I am designing a mostly read-only database containing 300,000 documents with around 50,000 distinct tags, with each document having 15 tags on average. For now, the only query I care about is selecting all documents with no tag from a given set of tags. I'm only interested in the document_id column (no other columns in the result).
My schema is essentially:
CREATE TABLE documents (
document_id SERIAL PRIMARY KEY,
title TEXT
);
CREATE TABLE tags (
tag_id SERIAL PRIMARY KEY,
name TEXT UNIQUE
);
CREATE TABLE documents_tags (
document_id INTEGER REFERENCES documents,
tag_id INTEGER REFERENCES tags,
PRIMARY KEY (document_id, tag_id)
);
I can write this query in Python by pre-computing the set of documents for a given tag, which reduces the problem to a few fast set operations:
In [17]: %timeit all_docs - (tags_to_docs[12345] | tags_to_docs[7654]) 100 loops, best of 3: 13.7 ms per loop
Translating the set operations to Postgres doesn't work that fast, however:
stuff=# SELECT document_id AS id FROM documents WHERE document_id NOT IN (
stuff(# SELECT documents_tags.document_id AS id FROM documents_tags
stuff(# WHERE documents_tags.tag_id IN (12345, 7654)
stuff(# );
document_id
---------------
...
Time: 201.476 ms
- Replacing
NOT INwithEXCEPTmakes it even slower. - I have btree indexes on
document_idandtag_idin all three tables and another one on(document_id, tag_id). - The default memory limits on Postgres' process have been increased significantly, so I don't think Postgres is misconfigured.
How do I speed up this query?
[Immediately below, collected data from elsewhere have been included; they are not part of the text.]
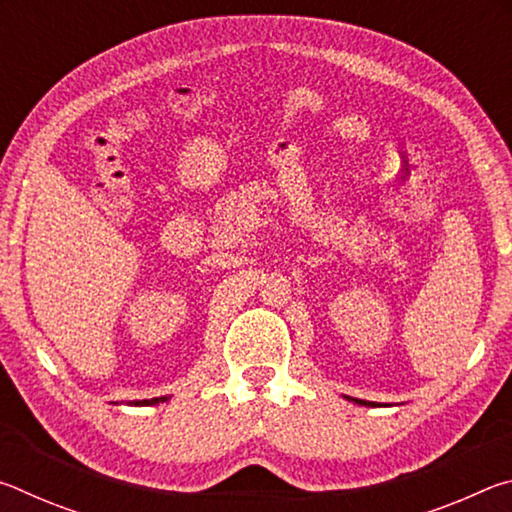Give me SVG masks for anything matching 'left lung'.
Listing matches in <instances>:
<instances>
[{
	"mask_svg": "<svg viewBox=\"0 0 512 512\" xmlns=\"http://www.w3.org/2000/svg\"><path fill=\"white\" fill-rule=\"evenodd\" d=\"M354 402H359V404H368V406H375L372 402H363V400H354Z\"/></svg>",
	"mask_w": 512,
	"mask_h": 512,
	"instance_id": "obj_1",
	"label": "left lung"
}]
</instances>
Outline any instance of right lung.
<instances>
[{"label": "right lung", "mask_w": 512, "mask_h": 512, "mask_svg": "<svg viewBox=\"0 0 512 512\" xmlns=\"http://www.w3.org/2000/svg\"><path fill=\"white\" fill-rule=\"evenodd\" d=\"M167 397H153V400H142V402H135V404H158V402H164Z\"/></svg>", "instance_id": "1"}]
</instances>
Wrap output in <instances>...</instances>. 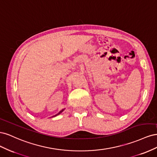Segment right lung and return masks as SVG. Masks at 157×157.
Segmentation results:
<instances>
[{
  "instance_id": "1",
  "label": "right lung",
  "mask_w": 157,
  "mask_h": 157,
  "mask_svg": "<svg viewBox=\"0 0 157 157\" xmlns=\"http://www.w3.org/2000/svg\"><path fill=\"white\" fill-rule=\"evenodd\" d=\"M63 111H64V109H62V110H61V111H59V112L58 114H57V115H54V116H53V117H56V116H57V115H59V114H60V113H62Z\"/></svg>"
}]
</instances>
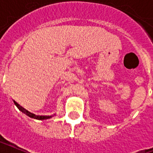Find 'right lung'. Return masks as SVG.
<instances>
[{
    "label": "right lung",
    "mask_w": 153,
    "mask_h": 153,
    "mask_svg": "<svg viewBox=\"0 0 153 153\" xmlns=\"http://www.w3.org/2000/svg\"><path fill=\"white\" fill-rule=\"evenodd\" d=\"M13 102H14V104L17 107V108H18L22 112L25 113V115H27L29 117H30V118H33L36 119V120H47V119H50L52 117V115H34V114H33V113L29 112L28 111L25 110L24 108H22V107H21V106H20L17 102H15V101H13Z\"/></svg>",
    "instance_id": "obj_1"
}]
</instances>
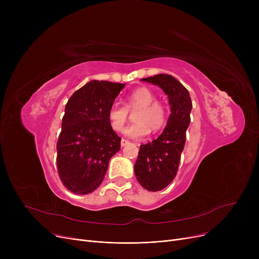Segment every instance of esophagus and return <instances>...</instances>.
I'll use <instances>...</instances> for the list:
<instances>
[{
    "label": "esophagus",
    "mask_w": 259,
    "mask_h": 259,
    "mask_svg": "<svg viewBox=\"0 0 259 259\" xmlns=\"http://www.w3.org/2000/svg\"><path fill=\"white\" fill-rule=\"evenodd\" d=\"M129 143H130L129 141H127V140H125V139H121V141H120V146H121V147H125V146H127Z\"/></svg>",
    "instance_id": "obj_1"
}]
</instances>
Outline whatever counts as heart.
<instances>
[{"label": "heart", "instance_id": "heart-1", "mask_svg": "<svg viewBox=\"0 0 259 259\" xmlns=\"http://www.w3.org/2000/svg\"><path fill=\"white\" fill-rule=\"evenodd\" d=\"M134 112V122L128 126L125 133L132 139H141L152 130L159 131L164 128L168 120L167 106L155 101L154 93L147 87H140L131 91L126 98L125 106L113 104L108 109V120L115 132L124 128L129 112Z\"/></svg>", "mask_w": 259, "mask_h": 259}]
</instances>
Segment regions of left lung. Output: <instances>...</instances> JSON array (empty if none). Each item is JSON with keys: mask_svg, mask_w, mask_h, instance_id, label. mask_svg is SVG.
Returning <instances> with one entry per match:
<instances>
[{"mask_svg": "<svg viewBox=\"0 0 259 259\" xmlns=\"http://www.w3.org/2000/svg\"><path fill=\"white\" fill-rule=\"evenodd\" d=\"M143 80L164 90L171 106V114L164 131L151 143L141 145L134 165L135 176L142 187L156 192L166 188L178 173L186 131L191 120L192 102L189 91L172 75L156 74Z\"/></svg>", "mask_w": 259, "mask_h": 259, "instance_id": "left-lung-1", "label": "left lung"}]
</instances>
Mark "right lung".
I'll return each mask as SVG.
<instances>
[{
  "label": "right lung",
  "instance_id": "add662e5",
  "mask_svg": "<svg viewBox=\"0 0 259 259\" xmlns=\"http://www.w3.org/2000/svg\"><path fill=\"white\" fill-rule=\"evenodd\" d=\"M125 84L91 80L67 102L57 143L63 185L74 194H89L102 184L120 138L108 120V109Z\"/></svg>",
  "mask_w": 259,
  "mask_h": 259
}]
</instances>
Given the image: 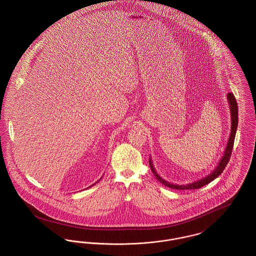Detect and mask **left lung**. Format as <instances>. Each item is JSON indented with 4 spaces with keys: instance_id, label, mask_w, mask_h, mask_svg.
I'll use <instances>...</instances> for the list:
<instances>
[{
    "instance_id": "left-lung-1",
    "label": "left lung",
    "mask_w": 256,
    "mask_h": 256,
    "mask_svg": "<svg viewBox=\"0 0 256 256\" xmlns=\"http://www.w3.org/2000/svg\"><path fill=\"white\" fill-rule=\"evenodd\" d=\"M228 102L230 104V116H232V130H230V138L228 141V144L226 146V150L224 152L222 156L220 159L218 165L216 166V168L211 172L208 176L206 178H202L200 180H198L196 182L191 183H187V184H174V183L168 182L167 180H163L158 172L154 169V166L152 164V160L150 158V170L152 172V174H154V176L156 178V180H158L160 182L164 184L167 187H170L172 189H178V190H189V189H198L204 185H206L209 182H213L215 178H217L220 174L222 172V170H224L228 160L232 156V148H233V144H234V139H235V134H236V130L238 126V106H237V102L235 100V97L232 93L228 94Z\"/></svg>"
}]
</instances>
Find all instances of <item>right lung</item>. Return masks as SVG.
<instances>
[{"mask_svg":"<svg viewBox=\"0 0 256 256\" xmlns=\"http://www.w3.org/2000/svg\"><path fill=\"white\" fill-rule=\"evenodd\" d=\"M92 186H93V185H92Z\"/></svg>","mask_w":256,"mask_h":256,"instance_id":"obj_1","label":"right lung"}]
</instances>
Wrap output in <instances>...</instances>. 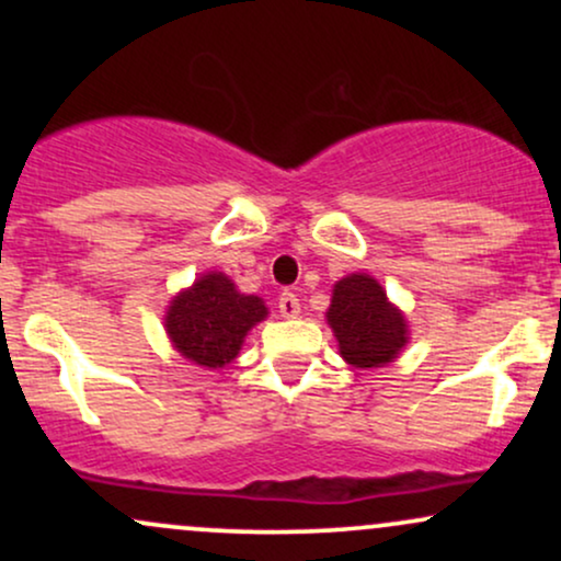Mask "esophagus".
<instances>
[{"instance_id": "esophagus-1", "label": "esophagus", "mask_w": 561, "mask_h": 561, "mask_svg": "<svg viewBox=\"0 0 561 561\" xmlns=\"http://www.w3.org/2000/svg\"><path fill=\"white\" fill-rule=\"evenodd\" d=\"M279 313L285 319H295L300 313V300L295 293H282L279 295Z\"/></svg>"}]
</instances>
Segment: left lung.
<instances>
[{
    "instance_id": "left-lung-1",
    "label": "left lung",
    "mask_w": 561,
    "mask_h": 561,
    "mask_svg": "<svg viewBox=\"0 0 561 561\" xmlns=\"http://www.w3.org/2000/svg\"><path fill=\"white\" fill-rule=\"evenodd\" d=\"M327 324L340 343V356L356 369L390 364L409 343L405 317L369 274H347L332 289Z\"/></svg>"
}]
</instances>
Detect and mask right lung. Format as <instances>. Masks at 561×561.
Returning a JSON list of instances; mask_svg holds the SVG:
<instances>
[{"label":"right lung","mask_w":561,"mask_h":561,"mask_svg":"<svg viewBox=\"0 0 561 561\" xmlns=\"http://www.w3.org/2000/svg\"><path fill=\"white\" fill-rule=\"evenodd\" d=\"M266 317L259 295H244L227 274L208 272L171 300L165 332L192 364L221 369L237 358L244 334Z\"/></svg>","instance_id":"1"}]
</instances>
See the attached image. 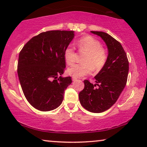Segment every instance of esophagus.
I'll list each match as a JSON object with an SVG mask.
<instances>
[{"mask_svg": "<svg viewBox=\"0 0 147 147\" xmlns=\"http://www.w3.org/2000/svg\"><path fill=\"white\" fill-rule=\"evenodd\" d=\"M72 80H73V81H76V80H77V78L75 77H72Z\"/></svg>", "mask_w": 147, "mask_h": 147, "instance_id": "34e87169", "label": "esophagus"}]
</instances>
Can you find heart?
<instances>
[{
    "label": "heart",
    "mask_w": 147,
    "mask_h": 147,
    "mask_svg": "<svg viewBox=\"0 0 147 147\" xmlns=\"http://www.w3.org/2000/svg\"><path fill=\"white\" fill-rule=\"evenodd\" d=\"M80 49L85 52L84 63L75 64L68 68L67 73L75 78H81L91 74L92 69L99 70L103 67L107 59L105 49L101 47V43L92 36L81 38L78 42ZM75 49L71 45L67 46L64 51V59L68 65H72L76 59Z\"/></svg>",
    "instance_id": "heart-1"
}]
</instances>
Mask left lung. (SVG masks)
Instances as JSON below:
<instances>
[{"mask_svg":"<svg viewBox=\"0 0 147 147\" xmlns=\"http://www.w3.org/2000/svg\"><path fill=\"white\" fill-rule=\"evenodd\" d=\"M91 33L103 39L108 55L103 67L94 77L96 84L84 81V88L80 92L79 99L82 106L89 112L101 113L117 101L127 82L129 65L126 53L119 42L104 32Z\"/></svg>","mask_w":147,"mask_h":147,"instance_id":"left-lung-1","label":"left lung"}]
</instances>
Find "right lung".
I'll return each instance as SVG.
<instances>
[{
  "label": "right lung",
  "mask_w": 147,
  "mask_h": 147,
  "mask_svg": "<svg viewBox=\"0 0 147 147\" xmlns=\"http://www.w3.org/2000/svg\"><path fill=\"white\" fill-rule=\"evenodd\" d=\"M74 31H49L35 36L20 52L17 73L26 99L36 109L53 110L61 105L71 77H62L64 51Z\"/></svg>",
  "instance_id": "1"
}]
</instances>
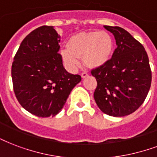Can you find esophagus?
Instances as JSON below:
<instances>
[{"label":"esophagus","mask_w":157,"mask_h":157,"mask_svg":"<svg viewBox=\"0 0 157 157\" xmlns=\"http://www.w3.org/2000/svg\"><path fill=\"white\" fill-rule=\"evenodd\" d=\"M88 76V73L86 72H82V78H86V77H87Z\"/></svg>","instance_id":"esophagus-1"}]
</instances>
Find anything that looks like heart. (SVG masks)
I'll list each match as a JSON object with an SVG mask.
<instances>
[{"label":"heart","instance_id":"1","mask_svg":"<svg viewBox=\"0 0 157 157\" xmlns=\"http://www.w3.org/2000/svg\"><path fill=\"white\" fill-rule=\"evenodd\" d=\"M67 50L61 52L64 63L71 69L78 66L82 59L85 66L95 69L103 67L111 60L114 52V40L106 31L81 32L71 37Z\"/></svg>","mask_w":157,"mask_h":157}]
</instances>
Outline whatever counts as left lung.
<instances>
[{
    "instance_id": "8db88e82",
    "label": "left lung",
    "mask_w": 157,
    "mask_h": 157,
    "mask_svg": "<svg viewBox=\"0 0 157 157\" xmlns=\"http://www.w3.org/2000/svg\"><path fill=\"white\" fill-rule=\"evenodd\" d=\"M104 27L114 35L117 47L107 63L91 71L97 82L94 98L105 114L125 117L136 111L149 92V58L144 46L128 31L119 26Z\"/></svg>"
}]
</instances>
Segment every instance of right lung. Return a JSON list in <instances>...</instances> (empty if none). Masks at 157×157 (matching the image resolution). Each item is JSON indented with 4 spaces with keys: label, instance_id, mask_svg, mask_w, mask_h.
Instances as JSON below:
<instances>
[{
    "label": "right lung",
    "instance_id": "1",
    "mask_svg": "<svg viewBox=\"0 0 157 157\" xmlns=\"http://www.w3.org/2000/svg\"><path fill=\"white\" fill-rule=\"evenodd\" d=\"M59 42L60 36L53 26L42 25L25 37L14 56L11 77L16 97L36 117L57 115L82 81L81 75L64 68Z\"/></svg>",
    "mask_w": 157,
    "mask_h": 157
}]
</instances>
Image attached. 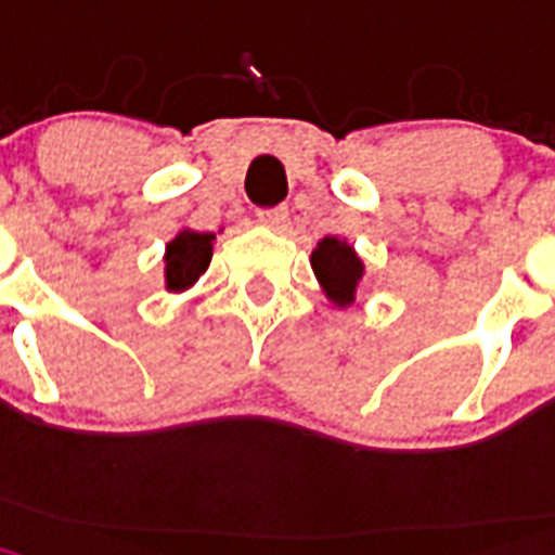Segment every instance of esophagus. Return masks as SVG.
I'll use <instances>...</instances> for the list:
<instances>
[{"instance_id":"esophagus-1","label":"esophagus","mask_w":555,"mask_h":555,"mask_svg":"<svg viewBox=\"0 0 555 555\" xmlns=\"http://www.w3.org/2000/svg\"><path fill=\"white\" fill-rule=\"evenodd\" d=\"M259 223L271 225V229H284L287 225V206H273V209H259L257 211Z\"/></svg>"}]
</instances>
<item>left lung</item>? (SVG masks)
<instances>
[{
	"mask_svg": "<svg viewBox=\"0 0 555 555\" xmlns=\"http://www.w3.org/2000/svg\"><path fill=\"white\" fill-rule=\"evenodd\" d=\"M312 271L337 307L354 301V291L363 276V262L351 250V245L340 243L337 237H324L312 250Z\"/></svg>",
	"mask_w": 555,
	"mask_h": 555,
	"instance_id": "obj_1",
	"label": "left lung"
}]
</instances>
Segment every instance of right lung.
I'll return each mask as SVG.
<instances>
[{
    "label": "right lung",
    "instance_id": "obj_1",
    "mask_svg": "<svg viewBox=\"0 0 555 555\" xmlns=\"http://www.w3.org/2000/svg\"><path fill=\"white\" fill-rule=\"evenodd\" d=\"M211 240L215 234H201V231H181L164 254V279L167 291H186L211 262Z\"/></svg>",
    "mask_w": 555,
    "mask_h": 555
}]
</instances>
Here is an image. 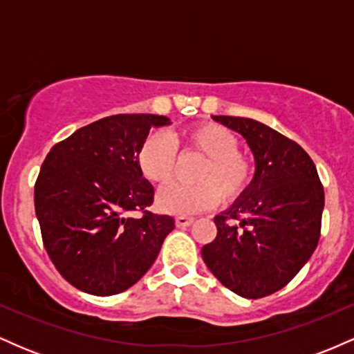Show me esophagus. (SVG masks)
I'll return each instance as SVG.
<instances>
[{
  "mask_svg": "<svg viewBox=\"0 0 354 354\" xmlns=\"http://www.w3.org/2000/svg\"><path fill=\"white\" fill-rule=\"evenodd\" d=\"M174 221H176L178 228H186V226H189L191 223L194 221V219L191 218V216H176V219H174Z\"/></svg>",
  "mask_w": 354,
  "mask_h": 354,
  "instance_id": "obj_1",
  "label": "esophagus"
}]
</instances>
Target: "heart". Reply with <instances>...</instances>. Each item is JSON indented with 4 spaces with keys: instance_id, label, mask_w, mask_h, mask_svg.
<instances>
[{
    "instance_id": "b5f03b06",
    "label": "heart",
    "mask_w": 354,
    "mask_h": 354,
    "mask_svg": "<svg viewBox=\"0 0 354 354\" xmlns=\"http://www.w3.org/2000/svg\"><path fill=\"white\" fill-rule=\"evenodd\" d=\"M238 146L234 133L214 123L189 126L171 138L156 131L138 146L136 165L146 180L165 185L176 171L178 149L205 156L194 176L198 185L174 183L161 189L156 200L165 213L196 214L218 206L221 198L234 201L250 189L256 166L253 158Z\"/></svg>"
}]
</instances>
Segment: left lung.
I'll use <instances>...</instances> for the list:
<instances>
[{"instance_id": "obj_1", "label": "left lung", "mask_w": 354, "mask_h": 354, "mask_svg": "<svg viewBox=\"0 0 354 354\" xmlns=\"http://www.w3.org/2000/svg\"><path fill=\"white\" fill-rule=\"evenodd\" d=\"M246 138L256 160L250 189L214 216L216 238L201 256L223 286L243 298L273 295L298 274L319 241L324 189L296 141L241 116H213ZM239 221L238 225L230 219Z\"/></svg>"}]
</instances>
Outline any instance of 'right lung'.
<instances>
[{"label":"right lung","mask_w":354,"mask_h":354,"mask_svg":"<svg viewBox=\"0 0 354 354\" xmlns=\"http://www.w3.org/2000/svg\"><path fill=\"white\" fill-rule=\"evenodd\" d=\"M166 116L115 115L76 129L48 153L35 183L44 250L84 293H123L153 266L174 228L154 214V189L136 165L138 146ZM138 210L141 217H131Z\"/></svg>","instance_id":"add662e5"}]
</instances>
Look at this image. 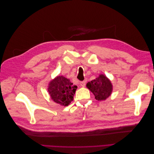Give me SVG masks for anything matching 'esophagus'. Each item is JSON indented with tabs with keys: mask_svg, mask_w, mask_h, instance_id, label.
<instances>
[{
	"mask_svg": "<svg viewBox=\"0 0 154 154\" xmlns=\"http://www.w3.org/2000/svg\"><path fill=\"white\" fill-rule=\"evenodd\" d=\"M80 85H81L82 87H84L85 86V81H83V82H81L80 83Z\"/></svg>",
	"mask_w": 154,
	"mask_h": 154,
	"instance_id": "1",
	"label": "esophagus"
}]
</instances>
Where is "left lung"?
Instances as JSON below:
<instances>
[{
  "label": "left lung",
  "instance_id": "left-lung-1",
  "mask_svg": "<svg viewBox=\"0 0 154 154\" xmlns=\"http://www.w3.org/2000/svg\"><path fill=\"white\" fill-rule=\"evenodd\" d=\"M86 87L93 93L97 101L106 100L113 91L111 81L103 74H100L95 80L88 82Z\"/></svg>",
  "mask_w": 154,
  "mask_h": 154
}]
</instances>
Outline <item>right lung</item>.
Segmentation results:
<instances>
[{
    "label": "right lung",
    "instance_id": "1",
    "mask_svg": "<svg viewBox=\"0 0 154 154\" xmlns=\"http://www.w3.org/2000/svg\"><path fill=\"white\" fill-rule=\"evenodd\" d=\"M77 88L69 79L63 76H57L49 82L48 90L54 102L66 106L73 100Z\"/></svg>",
    "mask_w": 154,
    "mask_h": 154
}]
</instances>
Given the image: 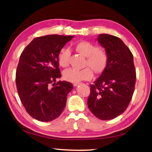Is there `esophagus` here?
I'll list each match as a JSON object with an SVG mask.
<instances>
[{
	"label": "esophagus",
	"instance_id": "esophagus-1",
	"mask_svg": "<svg viewBox=\"0 0 152 152\" xmlns=\"http://www.w3.org/2000/svg\"><path fill=\"white\" fill-rule=\"evenodd\" d=\"M79 84L80 83H78V82H76V83H74L73 84V85H74V86H78Z\"/></svg>",
	"mask_w": 152,
	"mask_h": 152
}]
</instances>
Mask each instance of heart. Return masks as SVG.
Instances as JSON below:
<instances>
[{
  "instance_id": "1",
  "label": "heart",
  "mask_w": 152,
  "mask_h": 152,
  "mask_svg": "<svg viewBox=\"0 0 152 152\" xmlns=\"http://www.w3.org/2000/svg\"><path fill=\"white\" fill-rule=\"evenodd\" d=\"M75 48L79 53L86 57L84 66L87 67L82 70L74 68L66 70L63 72L64 80L76 83L91 79L92 77L91 69L95 74H100L103 72L108 61L107 54L104 50L99 49L96 45L86 41L77 43ZM70 55V52L68 50L62 49L60 50L58 54V63L60 66L66 68L68 66Z\"/></svg>"
}]
</instances>
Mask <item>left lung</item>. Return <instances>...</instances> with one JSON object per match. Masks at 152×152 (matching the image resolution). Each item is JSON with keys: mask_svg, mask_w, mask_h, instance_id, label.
I'll return each instance as SVG.
<instances>
[{"mask_svg": "<svg viewBox=\"0 0 152 152\" xmlns=\"http://www.w3.org/2000/svg\"><path fill=\"white\" fill-rule=\"evenodd\" d=\"M108 57L106 68L91 86L88 107L101 120L114 119L127 109L134 92L135 68L132 53L120 38L101 34L97 38Z\"/></svg>", "mask_w": 152, "mask_h": 152, "instance_id": "1", "label": "left lung"}]
</instances>
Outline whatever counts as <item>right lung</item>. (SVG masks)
<instances>
[{
	"label": "right lung",
	"mask_w": 152,
	"mask_h": 152,
	"mask_svg": "<svg viewBox=\"0 0 152 152\" xmlns=\"http://www.w3.org/2000/svg\"><path fill=\"white\" fill-rule=\"evenodd\" d=\"M73 37H36L20 54L16 71L18 94L27 112L40 121H51L60 116L66 107L67 95L73 88L69 82L56 83L61 77L59 52Z\"/></svg>",
	"instance_id": "obj_1"
}]
</instances>
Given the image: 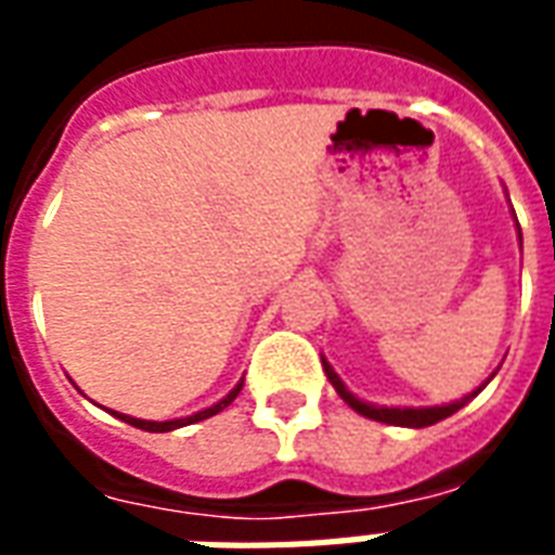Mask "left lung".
<instances>
[{
	"instance_id": "obj_1",
	"label": "left lung",
	"mask_w": 555,
	"mask_h": 555,
	"mask_svg": "<svg viewBox=\"0 0 555 555\" xmlns=\"http://www.w3.org/2000/svg\"><path fill=\"white\" fill-rule=\"evenodd\" d=\"M517 231H520V225H517ZM520 243H524V237H520ZM321 362H324L326 380L333 384L338 398H341L348 408L357 410L360 416L374 418V422H386V425H398V428H428V425H437L440 418L452 416V413H457L461 408H466V404H469V401H473V398H476L478 392L490 384V380H493V374H496V372L490 374L488 380L478 386V389H473V392L461 398V401H452V404H434V408H384V404H372V401H362V398L353 396L348 386H345V380L336 374V369L326 362V357H321Z\"/></svg>"
}]
</instances>
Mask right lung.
<instances>
[{
    "label": "right lung",
    "mask_w": 555,
    "mask_h": 555,
    "mask_svg": "<svg viewBox=\"0 0 555 555\" xmlns=\"http://www.w3.org/2000/svg\"><path fill=\"white\" fill-rule=\"evenodd\" d=\"M243 389V377L237 380V386L231 389L229 396L219 398L217 404H210V408L198 410V413H193V416H183V418H166V422H151V418H137V416H127V413H118V410H113L115 418H121V422H127V425H133V428H142V430H151V434H166V430H175V428H183V425H193V422H202V418H210L217 416L219 410H225L234 401V398L241 396Z\"/></svg>",
    "instance_id": "1"
}]
</instances>
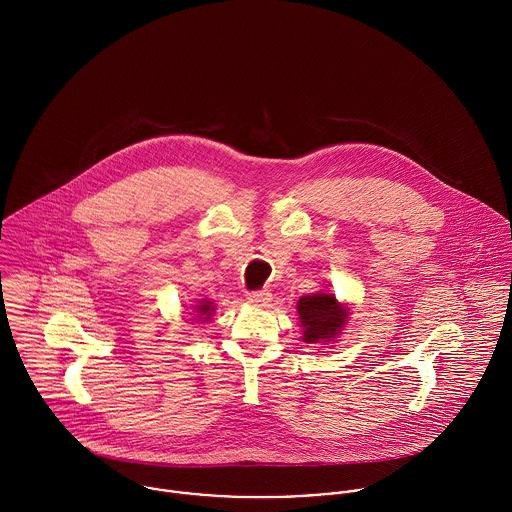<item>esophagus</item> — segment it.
I'll return each mask as SVG.
<instances>
[{
  "mask_svg": "<svg viewBox=\"0 0 512 512\" xmlns=\"http://www.w3.org/2000/svg\"><path fill=\"white\" fill-rule=\"evenodd\" d=\"M246 301H248V303H250V305H254V307H266V305H270V301H272V293H270V292L248 293V297H246Z\"/></svg>",
  "mask_w": 512,
  "mask_h": 512,
  "instance_id": "obj_1",
  "label": "esophagus"
}]
</instances>
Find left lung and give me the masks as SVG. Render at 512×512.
<instances>
[{
  "mask_svg": "<svg viewBox=\"0 0 512 512\" xmlns=\"http://www.w3.org/2000/svg\"><path fill=\"white\" fill-rule=\"evenodd\" d=\"M297 315L303 343L329 345L347 327L351 303L339 301L335 293L319 290L297 299Z\"/></svg>",
  "mask_w": 512,
  "mask_h": 512,
  "instance_id": "obj_1",
  "label": "left lung"
}]
</instances>
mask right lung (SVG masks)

Is there any way to pre-compute the mapping between like I did with Python, or am I thinking about this the wrong way?
Here is the result of an EXPLAIN ANALYZE:
EXPLAIN ANALYZE
SELECT document_id AS id FROM documents
WHERE document_id NOT IN (
SELECT documents_tags.documents_id AS id FROM documents_tags
WHERE documents_tags.tag_id IN (12345, 7654)
);
QUERY PLAN
-------------------------------------------------------------------------------------------------------------------------------------------------------------------
Seq Scan on documents (cost=20280.27..38267.57 rows=83212 width=4) (actual time=176.760..300.214 rows=20036 loops=1)
Filter: (NOT (hashed SubPlan 1))
Rows Removed by Filter: 146388
SubPlan 1
-> Bitmap Heap Scan on documents_tags (cost=5344.61..19661.00 rows=247711 width=4) (actual time=32.964..89.514 rows=235093 loops=1)
Recheck Cond: (tag_id = ANY ('{12345,7654}'::integer[]))
Heap Blocks: exact=3300
-> Bitmap Index Scan on documents_tags__tag_id_index (cost=0.00..5282.68 rows=247711 width=0) (actual time=32.320..32.320 rows=243230 loops=1)
Index Cond: (tag_id = ANY ('{12345,7654}'::integer[]))
Planning time: 0.117 ms
Execution time: 303.289 ms
(11 rows)
Time: 303.790 ms
The only settings I changed from the default configuration were:
shared_buffers = 5GB
temp_buffers = 128MB
work_mem = 512MB
effective_cache_size = 16GB
Running Postgres 9.4.5 on a server with 64GB RAM.